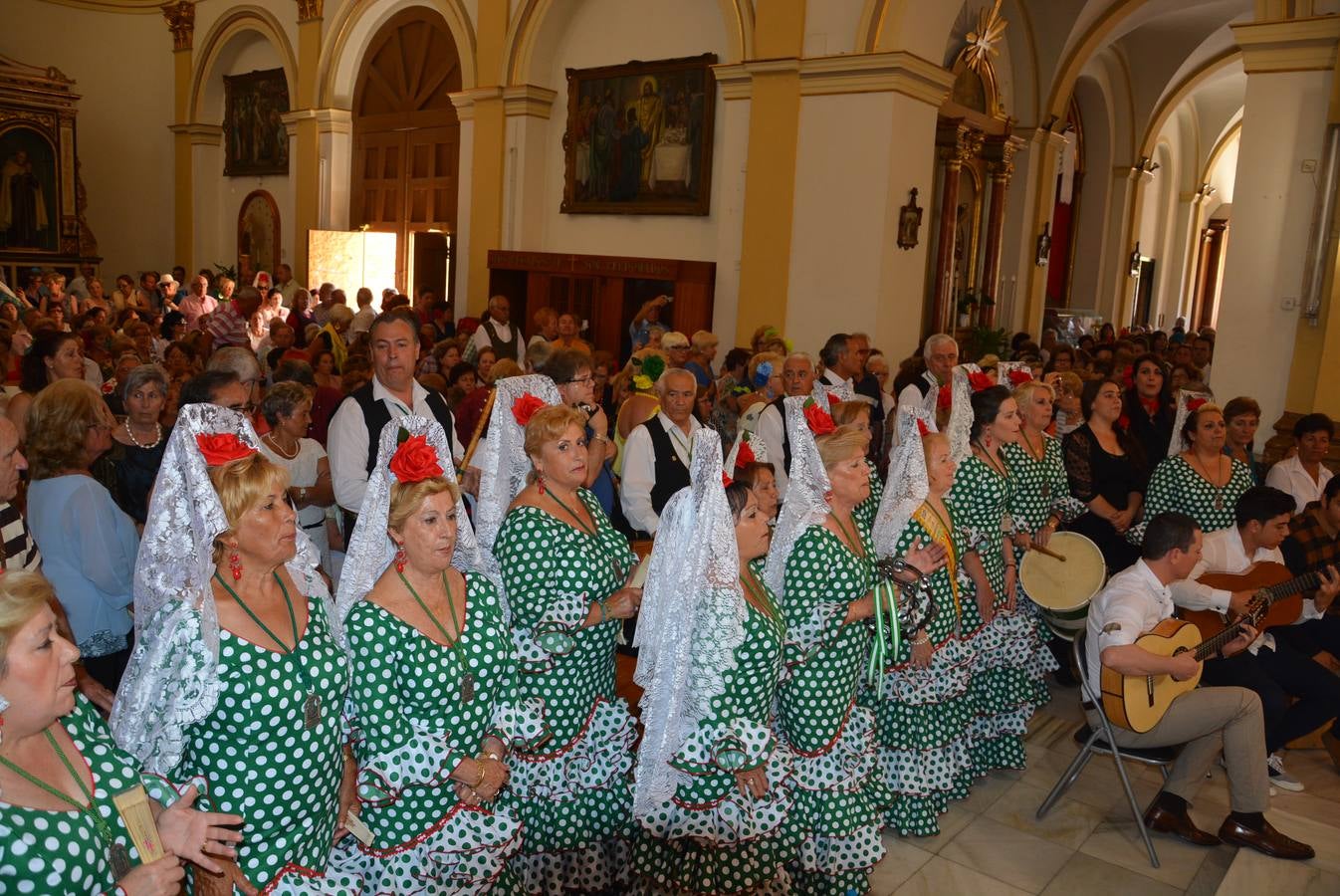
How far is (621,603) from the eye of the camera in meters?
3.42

==

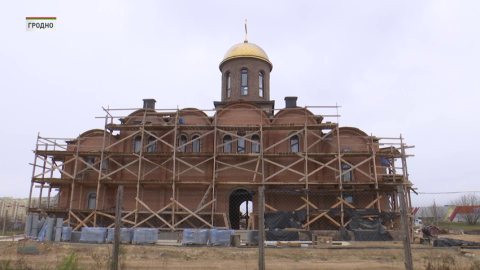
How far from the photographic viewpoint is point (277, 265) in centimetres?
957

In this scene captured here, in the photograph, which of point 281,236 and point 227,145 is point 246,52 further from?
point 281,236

| COMPITO DA SVOLGERE |
Conta quante righe qui sopra contengono la stringa "from", distinguendo tra maiuscole e minuscole. Scrivi soltanto il numero.

| SOLUZIONE |
3